El bicarbonato de sodio es básico y el vinagre es ácido, cuando los juntas, obtienes principalmente agua y acetato de sodio. Además, el vinagre hace que el bicarbonato de sodio forme espuma y si se almacena en un recipiente cerrado, la mezcla puede explotar.

LEJÍA + AMONIACO

La lejía y el amoniaco producen un gas tóxico llamado cloramina que provoca síntomas de dificultad para respirar y dolor en el pecho. Muchos limpiacristales y multiusos contienen amoníaco, así que nunca los mezcles con lejía.

LEJÍA + ALCOHOL

¿Has oído hablar del cloroformo? Esa sustancia que los secuestradores usan en las película para noquear a sus víctimas.
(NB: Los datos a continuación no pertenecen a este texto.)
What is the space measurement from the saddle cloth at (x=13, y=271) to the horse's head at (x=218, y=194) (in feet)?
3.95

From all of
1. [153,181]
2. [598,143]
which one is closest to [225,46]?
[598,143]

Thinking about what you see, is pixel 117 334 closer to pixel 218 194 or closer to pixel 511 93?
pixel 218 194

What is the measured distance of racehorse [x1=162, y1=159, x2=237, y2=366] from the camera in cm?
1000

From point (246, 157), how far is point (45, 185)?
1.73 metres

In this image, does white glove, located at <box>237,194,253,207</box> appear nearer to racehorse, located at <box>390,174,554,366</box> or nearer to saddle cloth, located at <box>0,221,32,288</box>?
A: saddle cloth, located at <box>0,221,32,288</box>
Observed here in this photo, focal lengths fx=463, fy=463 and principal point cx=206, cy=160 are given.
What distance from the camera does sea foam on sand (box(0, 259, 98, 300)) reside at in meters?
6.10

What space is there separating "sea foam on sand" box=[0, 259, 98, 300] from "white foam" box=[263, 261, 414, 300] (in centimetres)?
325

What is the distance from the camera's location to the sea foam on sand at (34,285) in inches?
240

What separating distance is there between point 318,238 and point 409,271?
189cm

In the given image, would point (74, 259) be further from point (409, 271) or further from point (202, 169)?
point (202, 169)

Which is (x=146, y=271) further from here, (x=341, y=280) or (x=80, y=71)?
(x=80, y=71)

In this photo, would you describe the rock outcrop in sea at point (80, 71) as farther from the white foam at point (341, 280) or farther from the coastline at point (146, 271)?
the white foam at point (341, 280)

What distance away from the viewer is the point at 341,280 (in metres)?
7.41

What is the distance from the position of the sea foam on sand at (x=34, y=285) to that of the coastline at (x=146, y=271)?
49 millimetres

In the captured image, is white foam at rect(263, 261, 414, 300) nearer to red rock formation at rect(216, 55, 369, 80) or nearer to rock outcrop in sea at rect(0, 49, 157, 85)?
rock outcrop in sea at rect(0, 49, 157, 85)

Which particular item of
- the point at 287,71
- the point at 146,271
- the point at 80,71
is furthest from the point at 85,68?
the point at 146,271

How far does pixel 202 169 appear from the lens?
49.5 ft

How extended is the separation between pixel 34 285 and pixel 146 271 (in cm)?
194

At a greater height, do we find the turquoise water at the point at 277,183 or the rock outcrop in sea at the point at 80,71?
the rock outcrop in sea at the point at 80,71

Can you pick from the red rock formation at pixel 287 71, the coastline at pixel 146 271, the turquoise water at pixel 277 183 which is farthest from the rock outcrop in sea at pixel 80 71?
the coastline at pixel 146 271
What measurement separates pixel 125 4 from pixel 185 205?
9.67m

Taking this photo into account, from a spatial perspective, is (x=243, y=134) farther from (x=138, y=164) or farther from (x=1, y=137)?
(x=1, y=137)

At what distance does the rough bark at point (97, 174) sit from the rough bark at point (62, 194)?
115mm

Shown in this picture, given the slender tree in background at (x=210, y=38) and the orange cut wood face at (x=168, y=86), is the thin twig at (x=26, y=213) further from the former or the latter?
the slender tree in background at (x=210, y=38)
Aunque en realidad puede no desmayarte esta sustancia que se produce al mezclar cloro y alcohol puede ser irritante y tóxica.

LEJÍA + AGUA FUERTE

El aguafuerte es un ácido y cuando se mezcla con la lejía se produce una reacción en la que se liberan gases de cloro. La liberación de este peligroso gas puede llegar incluso a ser mortal.

Como norma general no mezcles nunca lejía con nada más que agua fria.